Why class is a queer issue and its relation to education

Anna Luxembourg

Higher education has – from the Middle Ages until recently – been the sole preserve of those who belong to the upper-middle class and the upper class. However, with the invention of such things like HECS, the door has opened slightly for those from a lower socio-economic background. This, of course, is all well and good, but it will laden the person with a massive debt and does not account for the other costs that are associated with higher education. Costs such as rent, food, clothing and, of course, textbooks are at such an exorbitant rate that it puts enormous stress on people who are in the lower socio-economic brackets. Queer students often find themselves in the lower socio-economic brackets due to the way that society deals with queer people, often leaving us reliant on welfare due to reasons such as not being able to live at home, or high medical bills.

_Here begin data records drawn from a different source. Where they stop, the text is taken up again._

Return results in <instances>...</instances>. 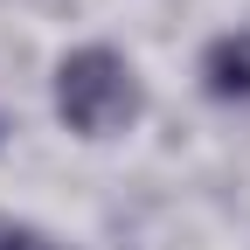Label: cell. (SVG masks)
<instances>
[{"mask_svg": "<svg viewBox=\"0 0 250 250\" xmlns=\"http://www.w3.org/2000/svg\"><path fill=\"white\" fill-rule=\"evenodd\" d=\"M139 77H132V62H125L118 49H70L56 62V118L70 125V132L83 139H111L125 132V125L139 118Z\"/></svg>", "mask_w": 250, "mask_h": 250, "instance_id": "cell-1", "label": "cell"}, {"mask_svg": "<svg viewBox=\"0 0 250 250\" xmlns=\"http://www.w3.org/2000/svg\"><path fill=\"white\" fill-rule=\"evenodd\" d=\"M202 90L215 104H250V28L215 35L202 49Z\"/></svg>", "mask_w": 250, "mask_h": 250, "instance_id": "cell-2", "label": "cell"}, {"mask_svg": "<svg viewBox=\"0 0 250 250\" xmlns=\"http://www.w3.org/2000/svg\"><path fill=\"white\" fill-rule=\"evenodd\" d=\"M0 250H62V243L42 236V229H28V223H7V229H0Z\"/></svg>", "mask_w": 250, "mask_h": 250, "instance_id": "cell-3", "label": "cell"}]
</instances>
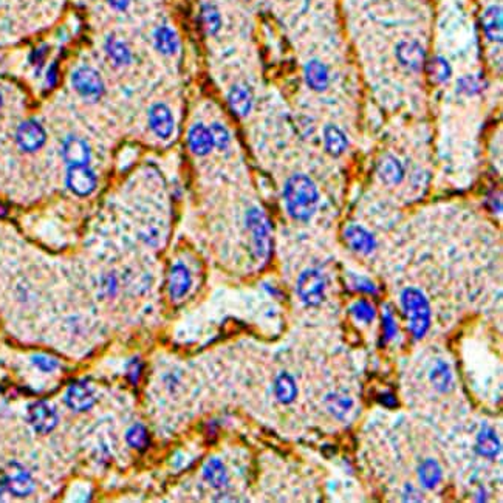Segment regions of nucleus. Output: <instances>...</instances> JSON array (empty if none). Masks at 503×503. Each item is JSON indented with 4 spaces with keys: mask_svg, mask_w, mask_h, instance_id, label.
<instances>
[{
    "mask_svg": "<svg viewBox=\"0 0 503 503\" xmlns=\"http://www.w3.org/2000/svg\"><path fill=\"white\" fill-rule=\"evenodd\" d=\"M284 201L290 216L299 222H308L318 209L319 191L314 181L305 174H294L287 180Z\"/></svg>",
    "mask_w": 503,
    "mask_h": 503,
    "instance_id": "obj_1",
    "label": "nucleus"
},
{
    "mask_svg": "<svg viewBox=\"0 0 503 503\" xmlns=\"http://www.w3.org/2000/svg\"><path fill=\"white\" fill-rule=\"evenodd\" d=\"M401 305L409 319V330L415 339H421L431 325V307L424 293L409 287L401 293Z\"/></svg>",
    "mask_w": 503,
    "mask_h": 503,
    "instance_id": "obj_2",
    "label": "nucleus"
},
{
    "mask_svg": "<svg viewBox=\"0 0 503 503\" xmlns=\"http://www.w3.org/2000/svg\"><path fill=\"white\" fill-rule=\"evenodd\" d=\"M247 225L253 236L256 254L259 259H267L271 253V226L265 214L257 207L249 209L247 214Z\"/></svg>",
    "mask_w": 503,
    "mask_h": 503,
    "instance_id": "obj_3",
    "label": "nucleus"
},
{
    "mask_svg": "<svg viewBox=\"0 0 503 503\" xmlns=\"http://www.w3.org/2000/svg\"><path fill=\"white\" fill-rule=\"evenodd\" d=\"M325 287V276L316 268H308L299 276L296 290L304 304L319 305L324 300Z\"/></svg>",
    "mask_w": 503,
    "mask_h": 503,
    "instance_id": "obj_4",
    "label": "nucleus"
},
{
    "mask_svg": "<svg viewBox=\"0 0 503 503\" xmlns=\"http://www.w3.org/2000/svg\"><path fill=\"white\" fill-rule=\"evenodd\" d=\"M72 85L81 96L89 101H98L104 93L103 78L89 65H81L72 73Z\"/></svg>",
    "mask_w": 503,
    "mask_h": 503,
    "instance_id": "obj_5",
    "label": "nucleus"
},
{
    "mask_svg": "<svg viewBox=\"0 0 503 503\" xmlns=\"http://www.w3.org/2000/svg\"><path fill=\"white\" fill-rule=\"evenodd\" d=\"M395 53H397V59L401 67L413 73L420 72L427 61L424 48L418 41H401Z\"/></svg>",
    "mask_w": 503,
    "mask_h": 503,
    "instance_id": "obj_6",
    "label": "nucleus"
},
{
    "mask_svg": "<svg viewBox=\"0 0 503 503\" xmlns=\"http://www.w3.org/2000/svg\"><path fill=\"white\" fill-rule=\"evenodd\" d=\"M344 240L351 251L361 256L372 254L376 248L373 234L361 225H349L344 229Z\"/></svg>",
    "mask_w": 503,
    "mask_h": 503,
    "instance_id": "obj_7",
    "label": "nucleus"
},
{
    "mask_svg": "<svg viewBox=\"0 0 503 503\" xmlns=\"http://www.w3.org/2000/svg\"><path fill=\"white\" fill-rule=\"evenodd\" d=\"M149 125L154 134L161 138V140L171 138L175 130V119L171 109L161 103L154 104L149 110Z\"/></svg>",
    "mask_w": 503,
    "mask_h": 503,
    "instance_id": "obj_8",
    "label": "nucleus"
},
{
    "mask_svg": "<svg viewBox=\"0 0 503 503\" xmlns=\"http://www.w3.org/2000/svg\"><path fill=\"white\" fill-rule=\"evenodd\" d=\"M67 186L76 196H89L96 187V175L87 165L70 166L67 172Z\"/></svg>",
    "mask_w": 503,
    "mask_h": 503,
    "instance_id": "obj_9",
    "label": "nucleus"
},
{
    "mask_svg": "<svg viewBox=\"0 0 503 503\" xmlns=\"http://www.w3.org/2000/svg\"><path fill=\"white\" fill-rule=\"evenodd\" d=\"M16 140L21 149L27 150V152H36L37 149L43 146L47 135L39 123L34 121V119H28V121L19 125Z\"/></svg>",
    "mask_w": 503,
    "mask_h": 503,
    "instance_id": "obj_10",
    "label": "nucleus"
},
{
    "mask_svg": "<svg viewBox=\"0 0 503 503\" xmlns=\"http://www.w3.org/2000/svg\"><path fill=\"white\" fill-rule=\"evenodd\" d=\"M3 486L8 489L11 494L17 495V497H25L31 491H33L34 483L31 475L19 464H10L3 474Z\"/></svg>",
    "mask_w": 503,
    "mask_h": 503,
    "instance_id": "obj_11",
    "label": "nucleus"
},
{
    "mask_svg": "<svg viewBox=\"0 0 503 503\" xmlns=\"http://www.w3.org/2000/svg\"><path fill=\"white\" fill-rule=\"evenodd\" d=\"M28 421L37 432L47 433L58 424V413L45 401H37L28 407Z\"/></svg>",
    "mask_w": 503,
    "mask_h": 503,
    "instance_id": "obj_12",
    "label": "nucleus"
},
{
    "mask_svg": "<svg viewBox=\"0 0 503 503\" xmlns=\"http://www.w3.org/2000/svg\"><path fill=\"white\" fill-rule=\"evenodd\" d=\"M304 76H305V83L308 85V89L310 90L318 92V93L329 90L331 74H330V68L327 67L324 62H320L318 59L307 62Z\"/></svg>",
    "mask_w": 503,
    "mask_h": 503,
    "instance_id": "obj_13",
    "label": "nucleus"
},
{
    "mask_svg": "<svg viewBox=\"0 0 503 503\" xmlns=\"http://www.w3.org/2000/svg\"><path fill=\"white\" fill-rule=\"evenodd\" d=\"M376 174H378L382 183L387 186H395L400 185L402 178H404V166H402L398 156L384 154L380 158L378 166H376Z\"/></svg>",
    "mask_w": 503,
    "mask_h": 503,
    "instance_id": "obj_14",
    "label": "nucleus"
},
{
    "mask_svg": "<svg viewBox=\"0 0 503 503\" xmlns=\"http://www.w3.org/2000/svg\"><path fill=\"white\" fill-rule=\"evenodd\" d=\"M65 402L68 407L76 412L89 411L95 404V393H93L90 386L85 384V382H73L65 393Z\"/></svg>",
    "mask_w": 503,
    "mask_h": 503,
    "instance_id": "obj_15",
    "label": "nucleus"
},
{
    "mask_svg": "<svg viewBox=\"0 0 503 503\" xmlns=\"http://www.w3.org/2000/svg\"><path fill=\"white\" fill-rule=\"evenodd\" d=\"M187 146L191 152L198 156H205L214 149V140L209 127L205 124L196 123L187 132Z\"/></svg>",
    "mask_w": 503,
    "mask_h": 503,
    "instance_id": "obj_16",
    "label": "nucleus"
},
{
    "mask_svg": "<svg viewBox=\"0 0 503 503\" xmlns=\"http://www.w3.org/2000/svg\"><path fill=\"white\" fill-rule=\"evenodd\" d=\"M228 104L231 107V110L234 112V115H237L238 118L248 116L251 110H253L254 104L253 92L243 84L232 85L228 93Z\"/></svg>",
    "mask_w": 503,
    "mask_h": 503,
    "instance_id": "obj_17",
    "label": "nucleus"
},
{
    "mask_svg": "<svg viewBox=\"0 0 503 503\" xmlns=\"http://www.w3.org/2000/svg\"><path fill=\"white\" fill-rule=\"evenodd\" d=\"M64 158L70 166L87 165L90 161V147L84 140L78 136H68L62 147Z\"/></svg>",
    "mask_w": 503,
    "mask_h": 503,
    "instance_id": "obj_18",
    "label": "nucleus"
},
{
    "mask_svg": "<svg viewBox=\"0 0 503 503\" xmlns=\"http://www.w3.org/2000/svg\"><path fill=\"white\" fill-rule=\"evenodd\" d=\"M192 278L189 269L183 263H175L169 273V294L172 299H181L189 291Z\"/></svg>",
    "mask_w": 503,
    "mask_h": 503,
    "instance_id": "obj_19",
    "label": "nucleus"
},
{
    "mask_svg": "<svg viewBox=\"0 0 503 503\" xmlns=\"http://www.w3.org/2000/svg\"><path fill=\"white\" fill-rule=\"evenodd\" d=\"M324 147L333 156L342 155L349 147V138L342 129L335 124H327L322 132Z\"/></svg>",
    "mask_w": 503,
    "mask_h": 503,
    "instance_id": "obj_20",
    "label": "nucleus"
},
{
    "mask_svg": "<svg viewBox=\"0 0 503 503\" xmlns=\"http://www.w3.org/2000/svg\"><path fill=\"white\" fill-rule=\"evenodd\" d=\"M482 27L489 41L502 42V10L500 6H489L482 16Z\"/></svg>",
    "mask_w": 503,
    "mask_h": 503,
    "instance_id": "obj_21",
    "label": "nucleus"
},
{
    "mask_svg": "<svg viewBox=\"0 0 503 503\" xmlns=\"http://www.w3.org/2000/svg\"><path fill=\"white\" fill-rule=\"evenodd\" d=\"M104 48H105L107 56H109V59L115 65L123 67V65H129L132 62L130 48L127 47V43L123 42L121 39H118V37H115V36L107 37Z\"/></svg>",
    "mask_w": 503,
    "mask_h": 503,
    "instance_id": "obj_22",
    "label": "nucleus"
},
{
    "mask_svg": "<svg viewBox=\"0 0 503 503\" xmlns=\"http://www.w3.org/2000/svg\"><path fill=\"white\" fill-rule=\"evenodd\" d=\"M424 67L427 76L433 84H446L452 78V67L443 56H433L429 61H426Z\"/></svg>",
    "mask_w": 503,
    "mask_h": 503,
    "instance_id": "obj_23",
    "label": "nucleus"
},
{
    "mask_svg": "<svg viewBox=\"0 0 503 503\" xmlns=\"http://www.w3.org/2000/svg\"><path fill=\"white\" fill-rule=\"evenodd\" d=\"M154 43L160 53L167 56L177 53L180 47L177 33L172 28L165 27V25L154 31Z\"/></svg>",
    "mask_w": 503,
    "mask_h": 503,
    "instance_id": "obj_24",
    "label": "nucleus"
},
{
    "mask_svg": "<svg viewBox=\"0 0 503 503\" xmlns=\"http://www.w3.org/2000/svg\"><path fill=\"white\" fill-rule=\"evenodd\" d=\"M477 451L483 457L493 458L500 452V440L489 427H483L477 437Z\"/></svg>",
    "mask_w": 503,
    "mask_h": 503,
    "instance_id": "obj_25",
    "label": "nucleus"
},
{
    "mask_svg": "<svg viewBox=\"0 0 503 503\" xmlns=\"http://www.w3.org/2000/svg\"><path fill=\"white\" fill-rule=\"evenodd\" d=\"M325 407L329 409V412L335 415L336 418L342 420L347 417L349 412L351 411V407H353V400L344 392H333L330 395H327Z\"/></svg>",
    "mask_w": 503,
    "mask_h": 503,
    "instance_id": "obj_26",
    "label": "nucleus"
},
{
    "mask_svg": "<svg viewBox=\"0 0 503 503\" xmlns=\"http://www.w3.org/2000/svg\"><path fill=\"white\" fill-rule=\"evenodd\" d=\"M274 392H276V397H278V400L280 402H284V404L291 402L298 395V387H296V382H294L293 376L285 372L280 373L278 376V380H276Z\"/></svg>",
    "mask_w": 503,
    "mask_h": 503,
    "instance_id": "obj_27",
    "label": "nucleus"
},
{
    "mask_svg": "<svg viewBox=\"0 0 503 503\" xmlns=\"http://www.w3.org/2000/svg\"><path fill=\"white\" fill-rule=\"evenodd\" d=\"M203 475L205 479L209 482V485L214 488H223L226 485V482H228V473H226V468L218 458H211V460L205 464Z\"/></svg>",
    "mask_w": 503,
    "mask_h": 503,
    "instance_id": "obj_28",
    "label": "nucleus"
},
{
    "mask_svg": "<svg viewBox=\"0 0 503 503\" xmlns=\"http://www.w3.org/2000/svg\"><path fill=\"white\" fill-rule=\"evenodd\" d=\"M418 475H420L421 485L427 489H432L438 485L440 480H442L443 473H442V468H440V464L435 460L429 458V460L421 463V466L418 469Z\"/></svg>",
    "mask_w": 503,
    "mask_h": 503,
    "instance_id": "obj_29",
    "label": "nucleus"
},
{
    "mask_svg": "<svg viewBox=\"0 0 503 503\" xmlns=\"http://www.w3.org/2000/svg\"><path fill=\"white\" fill-rule=\"evenodd\" d=\"M431 382L432 386L437 389L438 392H449L452 389V382H454V378H452V372L449 366L443 361H438L435 364V367L432 369L431 372Z\"/></svg>",
    "mask_w": 503,
    "mask_h": 503,
    "instance_id": "obj_30",
    "label": "nucleus"
},
{
    "mask_svg": "<svg viewBox=\"0 0 503 503\" xmlns=\"http://www.w3.org/2000/svg\"><path fill=\"white\" fill-rule=\"evenodd\" d=\"M200 19H201V25H203V30L206 34L214 36L218 33L220 27H222V17H220V12L216 6L211 3H205L203 6H201Z\"/></svg>",
    "mask_w": 503,
    "mask_h": 503,
    "instance_id": "obj_31",
    "label": "nucleus"
},
{
    "mask_svg": "<svg viewBox=\"0 0 503 503\" xmlns=\"http://www.w3.org/2000/svg\"><path fill=\"white\" fill-rule=\"evenodd\" d=\"M483 90H485V83L475 74H466L455 83V93L460 96H477Z\"/></svg>",
    "mask_w": 503,
    "mask_h": 503,
    "instance_id": "obj_32",
    "label": "nucleus"
},
{
    "mask_svg": "<svg viewBox=\"0 0 503 503\" xmlns=\"http://www.w3.org/2000/svg\"><path fill=\"white\" fill-rule=\"evenodd\" d=\"M125 440H127L132 448L144 449L149 444V433L144 426L134 424L125 433Z\"/></svg>",
    "mask_w": 503,
    "mask_h": 503,
    "instance_id": "obj_33",
    "label": "nucleus"
},
{
    "mask_svg": "<svg viewBox=\"0 0 503 503\" xmlns=\"http://www.w3.org/2000/svg\"><path fill=\"white\" fill-rule=\"evenodd\" d=\"M350 313L353 314V318L356 320H360V322H372V320L375 319L376 316V311L372 304H369L367 300H356L353 305L350 307Z\"/></svg>",
    "mask_w": 503,
    "mask_h": 503,
    "instance_id": "obj_34",
    "label": "nucleus"
},
{
    "mask_svg": "<svg viewBox=\"0 0 503 503\" xmlns=\"http://www.w3.org/2000/svg\"><path fill=\"white\" fill-rule=\"evenodd\" d=\"M209 130H211V135H212V140H214V147H218L220 150H225L226 147L229 146L231 134L222 123H214L209 127Z\"/></svg>",
    "mask_w": 503,
    "mask_h": 503,
    "instance_id": "obj_35",
    "label": "nucleus"
},
{
    "mask_svg": "<svg viewBox=\"0 0 503 503\" xmlns=\"http://www.w3.org/2000/svg\"><path fill=\"white\" fill-rule=\"evenodd\" d=\"M350 285L356 291L367 293V294H375L376 293V285L370 279L364 278V276L350 274Z\"/></svg>",
    "mask_w": 503,
    "mask_h": 503,
    "instance_id": "obj_36",
    "label": "nucleus"
},
{
    "mask_svg": "<svg viewBox=\"0 0 503 503\" xmlns=\"http://www.w3.org/2000/svg\"><path fill=\"white\" fill-rule=\"evenodd\" d=\"M397 324L392 316L391 310H386L382 313V342L391 341V339L397 335Z\"/></svg>",
    "mask_w": 503,
    "mask_h": 503,
    "instance_id": "obj_37",
    "label": "nucleus"
},
{
    "mask_svg": "<svg viewBox=\"0 0 503 503\" xmlns=\"http://www.w3.org/2000/svg\"><path fill=\"white\" fill-rule=\"evenodd\" d=\"M33 364L37 369H41L42 372H53V370H56L59 366V362L56 361L54 358H50L45 355L33 356Z\"/></svg>",
    "mask_w": 503,
    "mask_h": 503,
    "instance_id": "obj_38",
    "label": "nucleus"
},
{
    "mask_svg": "<svg viewBox=\"0 0 503 503\" xmlns=\"http://www.w3.org/2000/svg\"><path fill=\"white\" fill-rule=\"evenodd\" d=\"M47 52H48V48L45 45L36 48L34 52L31 53V64H33L37 68H41L43 65V62H45Z\"/></svg>",
    "mask_w": 503,
    "mask_h": 503,
    "instance_id": "obj_39",
    "label": "nucleus"
},
{
    "mask_svg": "<svg viewBox=\"0 0 503 503\" xmlns=\"http://www.w3.org/2000/svg\"><path fill=\"white\" fill-rule=\"evenodd\" d=\"M378 401L381 402L382 406H386V407H389V409H393V407H397V406H398V401H397V398H395V395H393V393H391V392L380 393Z\"/></svg>",
    "mask_w": 503,
    "mask_h": 503,
    "instance_id": "obj_40",
    "label": "nucleus"
},
{
    "mask_svg": "<svg viewBox=\"0 0 503 503\" xmlns=\"http://www.w3.org/2000/svg\"><path fill=\"white\" fill-rule=\"evenodd\" d=\"M404 500H409V502H420L421 500V495L420 493L415 489L412 485H406L404 486Z\"/></svg>",
    "mask_w": 503,
    "mask_h": 503,
    "instance_id": "obj_41",
    "label": "nucleus"
},
{
    "mask_svg": "<svg viewBox=\"0 0 503 503\" xmlns=\"http://www.w3.org/2000/svg\"><path fill=\"white\" fill-rule=\"evenodd\" d=\"M45 79H47V84L50 87H53L56 83H58V68H56V64H53L52 67L48 68L47 74H45Z\"/></svg>",
    "mask_w": 503,
    "mask_h": 503,
    "instance_id": "obj_42",
    "label": "nucleus"
},
{
    "mask_svg": "<svg viewBox=\"0 0 503 503\" xmlns=\"http://www.w3.org/2000/svg\"><path fill=\"white\" fill-rule=\"evenodd\" d=\"M140 370H141V364L138 361H134V364H132L129 369V380L134 382V384L138 381V378H140Z\"/></svg>",
    "mask_w": 503,
    "mask_h": 503,
    "instance_id": "obj_43",
    "label": "nucleus"
},
{
    "mask_svg": "<svg viewBox=\"0 0 503 503\" xmlns=\"http://www.w3.org/2000/svg\"><path fill=\"white\" fill-rule=\"evenodd\" d=\"M107 3H109L113 10L124 11L129 6L130 0H107Z\"/></svg>",
    "mask_w": 503,
    "mask_h": 503,
    "instance_id": "obj_44",
    "label": "nucleus"
},
{
    "mask_svg": "<svg viewBox=\"0 0 503 503\" xmlns=\"http://www.w3.org/2000/svg\"><path fill=\"white\" fill-rule=\"evenodd\" d=\"M8 214V207H6L3 203H0V218L5 217Z\"/></svg>",
    "mask_w": 503,
    "mask_h": 503,
    "instance_id": "obj_45",
    "label": "nucleus"
},
{
    "mask_svg": "<svg viewBox=\"0 0 503 503\" xmlns=\"http://www.w3.org/2000/svg\"><path fill=\"white\" fill-rule=\"evenodd\" d=\"M2 103H3V99H2V95H0V105H2Z\"/></svg>",
    "mask_w": 503,
    "mask_h": 503,
    "instance_id": "obj_46",
    "label": "nucleus"
}]
</instances>
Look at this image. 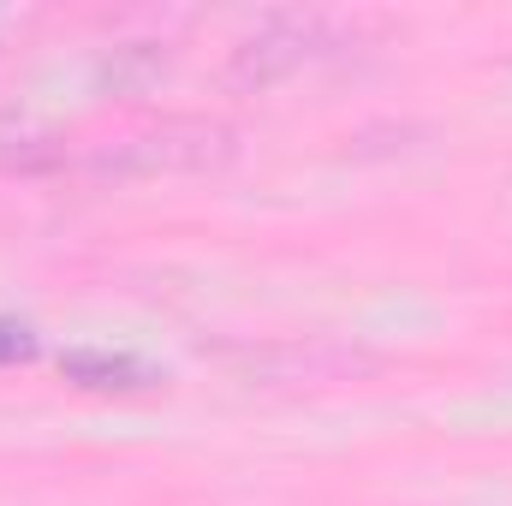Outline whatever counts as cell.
I'll return each mask as SVG.
<instances>
[{
    "instance_id": "1",
    "label": "cell",
    "mask_w": 512,
    "mask_h": 506,
    "mask_svg": "<svg viewBox=\"0 0 512 506\" xmlns=\"http://www.w3.org/2000/svg\"><path fill=\"white\" fill-rule=\"evenodd\" d=\"M60 370H66V381H78V387H149V381H155L149 364H137V358H108V352H66Z\"/></svg>"
},
{
    "instance_id": "2",
    "label": "cell",
    "mask_w": 512,
    "mask_h": 506,
    "mask_svg": "<svg viewBox=\"0 0 512 506\" xmlns=\"http://www.w3.org/2000/svg\"><path fill=\"white\" fill-rule=\"evenodd\" d=\"M36 358V334L24 322H0V364H24Z\"/></svg>"
}]
</instances>
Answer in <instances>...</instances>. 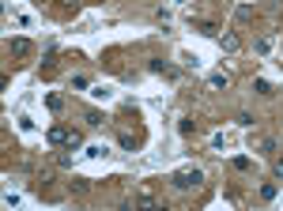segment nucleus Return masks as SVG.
<instances>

As the prices of rent and food rise, there is less money for the queer student, who will most likely to fall into one of the more marginalised parts of society so that they’re able to afford their other academic costs. It doesn’t help that the academic textbooks are sold at astronomical prices – this practice is gross and in effect serves to keep academic knowledge in the hands of the upper classes whilst denying it, or making it extremely difficult to acquire, for those who belong to the lower classes. The academic class structure is of course a reflection of the class structure of the wider society, and that society makes it hard for a number of queer students to escape poverty and acquire academic knowledge.